Degeneration of this sheath results in the failure to transfer the information within your brain or from your brain to different parts of your body and vice versa.
Every day is a new fight.
MS affects everyone differently. This debilitating demon leaves the body and mind quite compressed.
However, one thing that all the MS sufferers would relate to is the unpredictability of the disease. You may feel fine one day and hit the rock bottom the very next. It’s a crippling feeling when everything just seems to slip away, even your bladder control. Bone-Crushing fatigue takes over that no amount of sleep can cure. At times, even getting out of the bed becomes a horrendous task. Pins and needles sensation in your body or sometimes just plain numbness can knock you down for days.
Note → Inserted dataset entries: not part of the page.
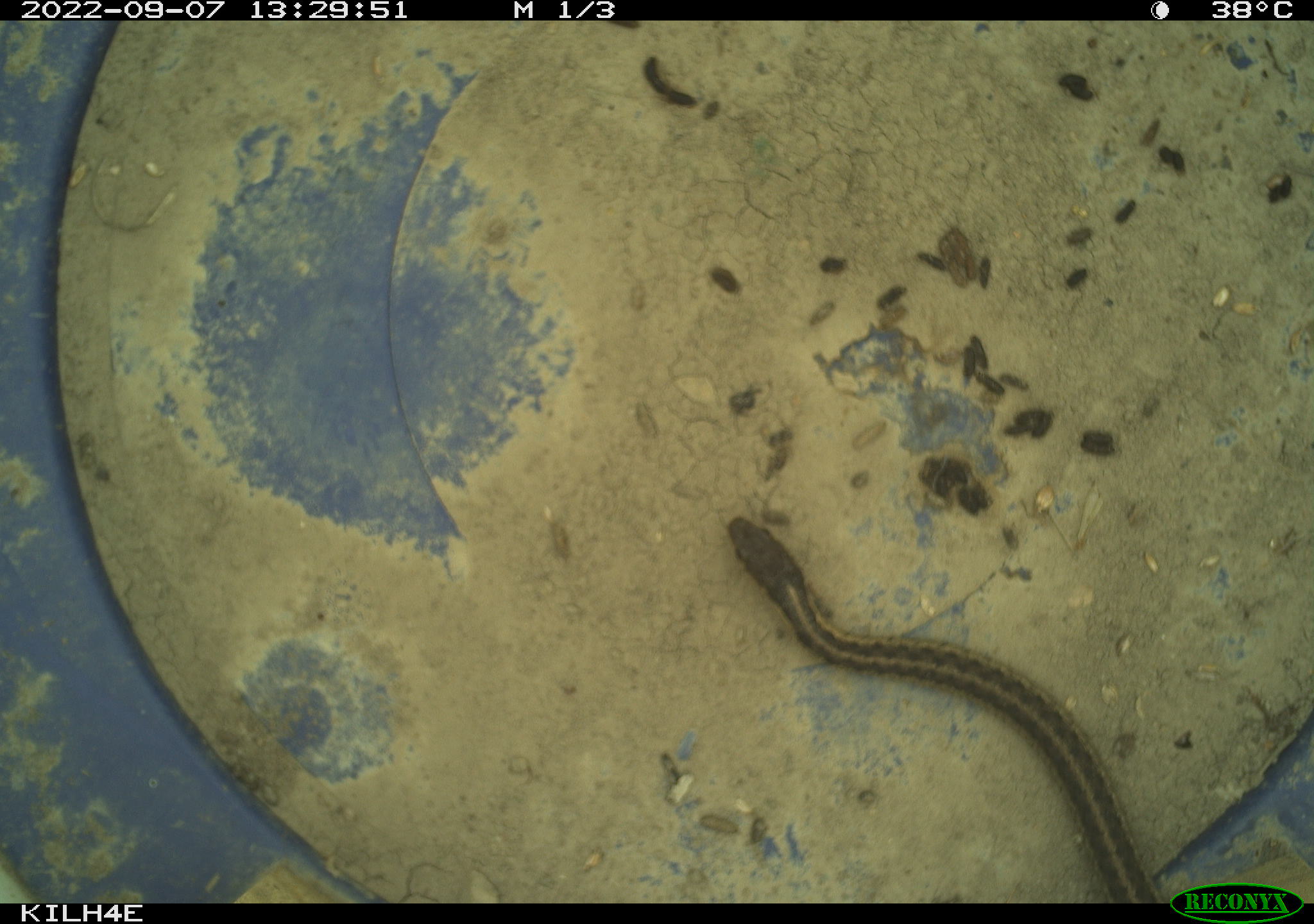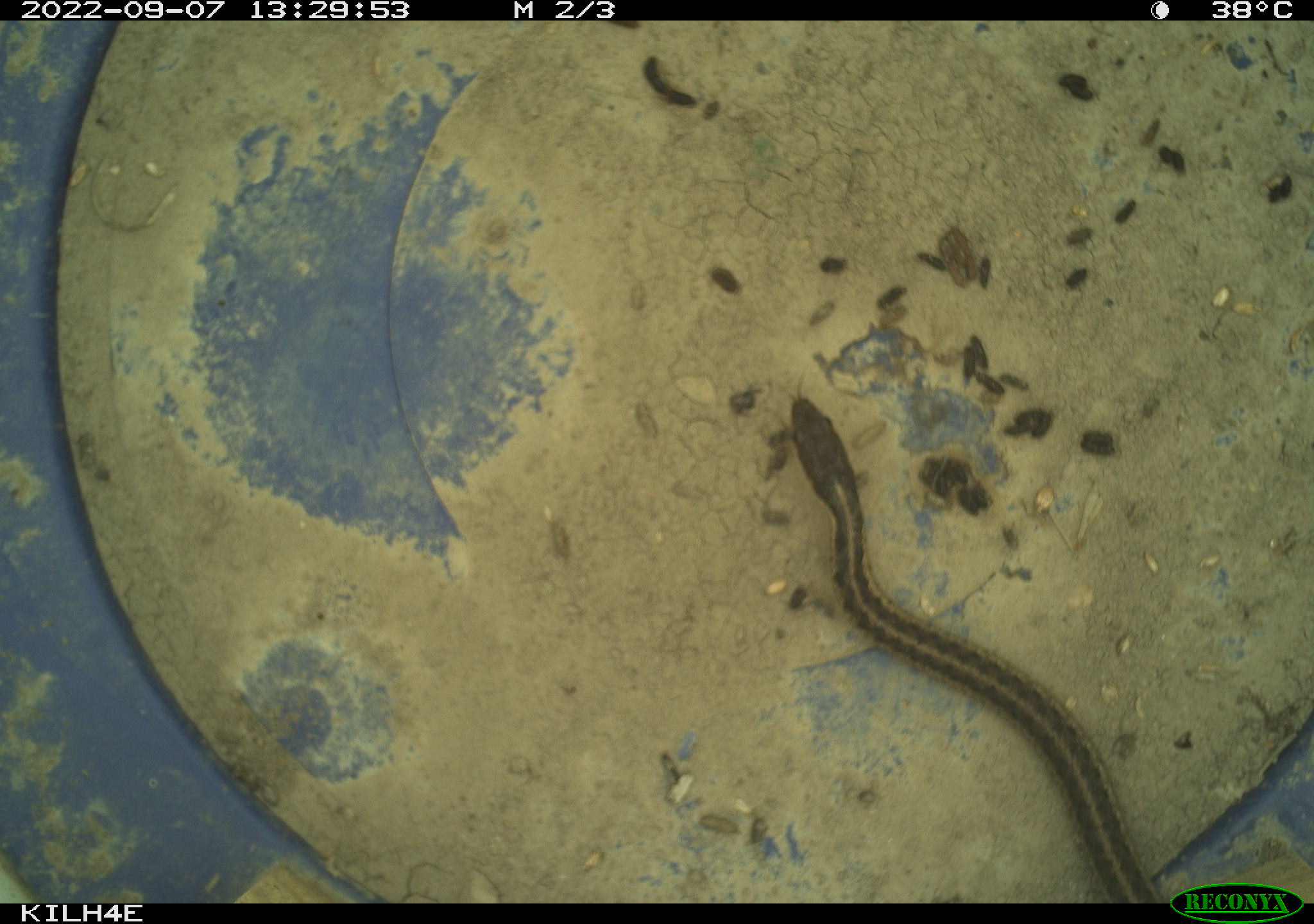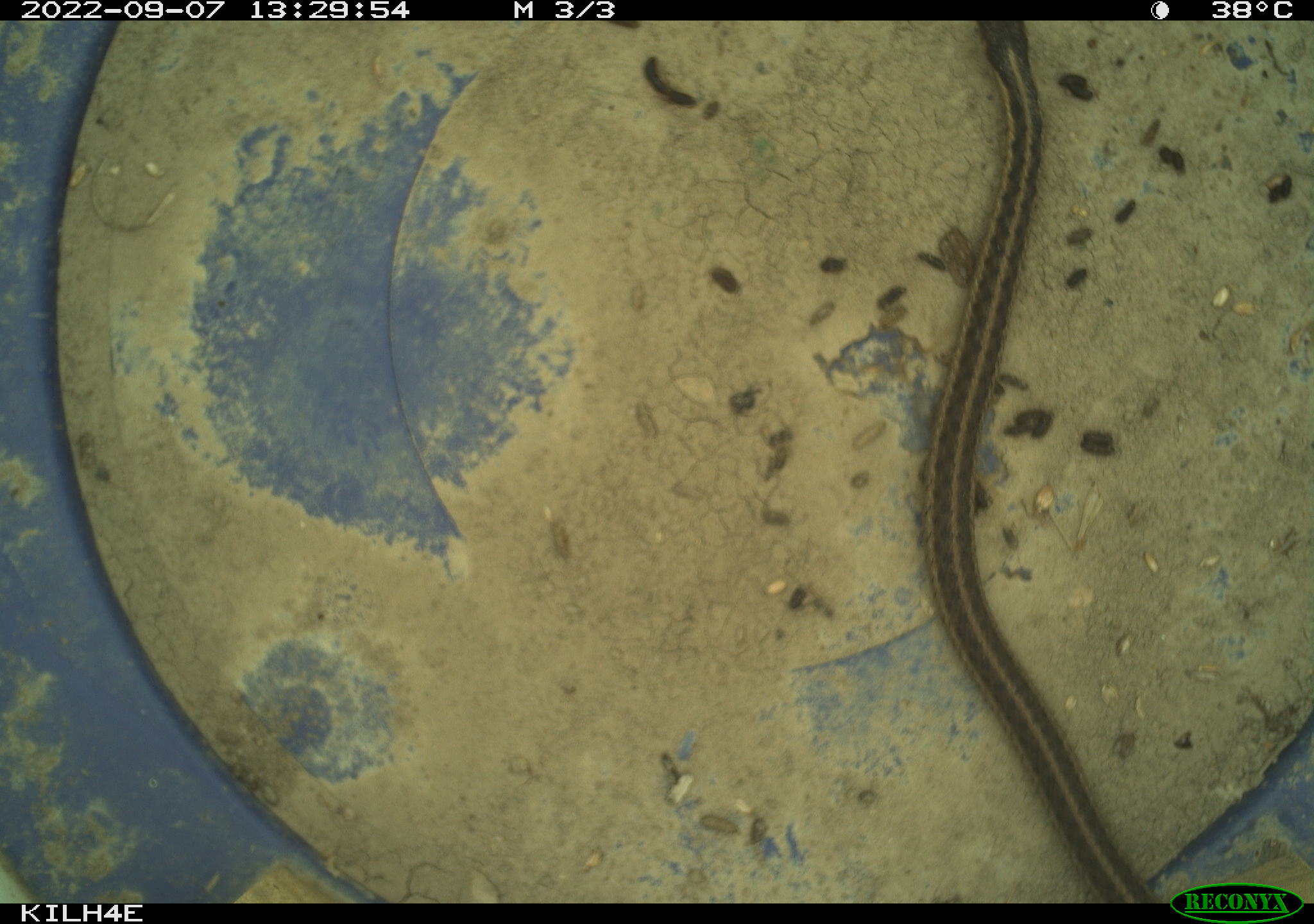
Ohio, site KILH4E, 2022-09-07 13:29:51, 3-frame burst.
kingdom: Animalia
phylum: Chordata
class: Reptilia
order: Squamata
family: Colubridae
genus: Thamnophis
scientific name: Thamnophis sirtalis sirtalis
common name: eastern gartersnake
MS even messes up with your memory and recall. Your speech may slur and you wake up every day in fear, wondering if you could still walk, talk or see properly.
Can you beat MS?
MS is incurable but not fatal. There is a gradual progression of symptoms with behavioral changes and disability becoming evident on later stages. However, early referral to the doctor will help ease the symptoms and delay the progression of the disease for as long as possible.
Because this condition is remitting and relapsing, treatment usually involves treating the relapses – acute episodes are treated with usually high doses of steroids and disease- mortifying drugs. Aside from medication, physical therapy and a healthy lifestyle also help to a greater extent.
Conclusively, patients with MS should be managed with great care and patience. If a loved one is suffering from the disease, then you should be more supportive and enduring towards them.
For all MS warriors: Although MS is a part of you; do not let it define you! You may not be able to defeat it now, but do not let it chain you down. Fight back harder each time!